中国共産党政権はこのほど、「民族の団結」の破壊を禁じる「民族団結進歩促進法」を制定した。施行は7月1日からとなる。表向き「中華民族の共同体意識の強化」を目的としながら、中身はウイグルやチベットなど少数民族の言語や文化を奪う「同化政策」促進法だ。また、台湾に関しては「両岸(中台)の交流と協力を促し、台湾同胞の中華民族に対する帰属意識を増進する」とした。
民族団結法は就学前から義務教育まで標準中国語の使用を求め、国が編纂(へんさん)した統制教材の使用を義務化した。少数民族の言語や歴史は「尊重する」とされつつも建前にすぎず、現場での同化政策が進む。大学試験も全て中国語に統一され、そうした同化政策を追認する格好だ。
中国には有事や平時を問わず、国民を縛る法律がある。
2010年施行の国防動員法は「有事の際、国内外の中国人は国防活動(物資調達や情報提供など)に協力する義務を負う」とし、17年施行の国家情報法は「いかなる組織及び国民も、国家の情報活動を支持、協力しなければならない」とした。
注意を要するのが、この二つの法律に組み込まれている情報提供義務だ。
中国では都市部だろうが少数民族自治区だろうが、地域のあちこちに密告者を置いている。例えば少数民族の学生が多い大学や大学院などで密告者は、教師や学生の言動を調べ、共産主義青年団(共青団)書記らに報告する。教師と学生の間にくさびを打ち込み、ひいては少数民族が団結しないよう地域共同体に分断の溝を広げるのが目的だ。

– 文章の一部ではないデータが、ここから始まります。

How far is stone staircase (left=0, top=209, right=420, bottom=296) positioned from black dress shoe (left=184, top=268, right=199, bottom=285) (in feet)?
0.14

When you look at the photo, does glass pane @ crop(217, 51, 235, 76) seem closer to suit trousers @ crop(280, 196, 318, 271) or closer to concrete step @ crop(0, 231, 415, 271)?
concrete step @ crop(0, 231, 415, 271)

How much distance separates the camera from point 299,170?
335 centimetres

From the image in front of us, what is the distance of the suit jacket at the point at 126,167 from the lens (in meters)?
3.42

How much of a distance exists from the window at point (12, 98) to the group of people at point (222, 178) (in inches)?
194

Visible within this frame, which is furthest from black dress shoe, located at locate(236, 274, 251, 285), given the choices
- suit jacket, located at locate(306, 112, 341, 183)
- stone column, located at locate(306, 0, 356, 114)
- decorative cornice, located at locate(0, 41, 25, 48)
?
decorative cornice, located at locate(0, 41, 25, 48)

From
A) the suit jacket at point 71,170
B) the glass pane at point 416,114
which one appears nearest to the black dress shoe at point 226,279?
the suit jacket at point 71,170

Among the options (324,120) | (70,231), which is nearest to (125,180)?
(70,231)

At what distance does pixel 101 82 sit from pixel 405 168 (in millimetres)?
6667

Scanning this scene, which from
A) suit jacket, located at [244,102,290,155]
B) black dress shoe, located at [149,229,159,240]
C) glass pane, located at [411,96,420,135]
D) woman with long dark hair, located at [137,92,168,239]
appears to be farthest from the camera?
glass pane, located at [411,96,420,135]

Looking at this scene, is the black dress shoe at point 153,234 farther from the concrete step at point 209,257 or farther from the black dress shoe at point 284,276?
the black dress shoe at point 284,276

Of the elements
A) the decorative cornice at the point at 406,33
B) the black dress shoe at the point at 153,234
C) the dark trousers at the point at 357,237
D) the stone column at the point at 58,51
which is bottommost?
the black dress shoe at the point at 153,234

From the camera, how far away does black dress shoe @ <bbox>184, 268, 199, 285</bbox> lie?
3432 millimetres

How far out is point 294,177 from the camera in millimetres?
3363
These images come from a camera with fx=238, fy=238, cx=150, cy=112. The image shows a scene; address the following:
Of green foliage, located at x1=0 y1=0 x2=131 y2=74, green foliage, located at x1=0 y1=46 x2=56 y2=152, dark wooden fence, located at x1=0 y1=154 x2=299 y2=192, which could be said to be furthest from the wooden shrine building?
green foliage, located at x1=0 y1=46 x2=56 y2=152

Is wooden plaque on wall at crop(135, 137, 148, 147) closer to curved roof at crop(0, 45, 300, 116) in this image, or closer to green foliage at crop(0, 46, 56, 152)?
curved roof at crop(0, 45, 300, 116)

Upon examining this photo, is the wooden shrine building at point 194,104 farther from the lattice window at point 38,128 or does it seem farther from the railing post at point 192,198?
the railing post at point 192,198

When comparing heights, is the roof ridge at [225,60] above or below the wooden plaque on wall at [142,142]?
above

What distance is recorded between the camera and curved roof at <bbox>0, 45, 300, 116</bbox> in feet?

今回の民族団結法も、法に抵触する行為を人々が当局に通報できるとしている。前述した2法と組み合わせると、「通報可」ではなく「通報義務」となるのは必至で、民族団結法の本質は「密告促進法」だ。
密告制度は文革時代、猛威を振るった経緯がある。子供が親を、生徒が教師を、隣人が隣人を密告することで、家族や学校、地域共同体に亀裂を生み信頼によって成り立っていた社会的活力を奪った。
さらに民族団結法には、中国国内だけにとどまらず団結を阻む外国の組織・個人に対する法的責任の追及も盛り込まれた。香港で反体制活動を取り締まる国家安全維持法(国安法)と同様に、領土を超えての域外適用規定で国際法の常識を超えている。少数民族の人権や文化・伝統の保護を理由にした西側諸国の中国批判を封印したいがためと推察される。
民族団結法は、中華民族への「侮辱」を明確に禁じている。この条文を根拠に、日本国内での台湾問題や沖縄県・尖閣諸島問題などの言論活動でさえ「民族団結を毀損(きそん)する」ものと見なされれば処罰を下すこともあり得るということだ。法律に沿わない言動や調査研究を行えば、中国国外にいる者であっても法的制裁の対象となるわけだから、明らかに言論の自由や学問の自由を侵害している代物だ。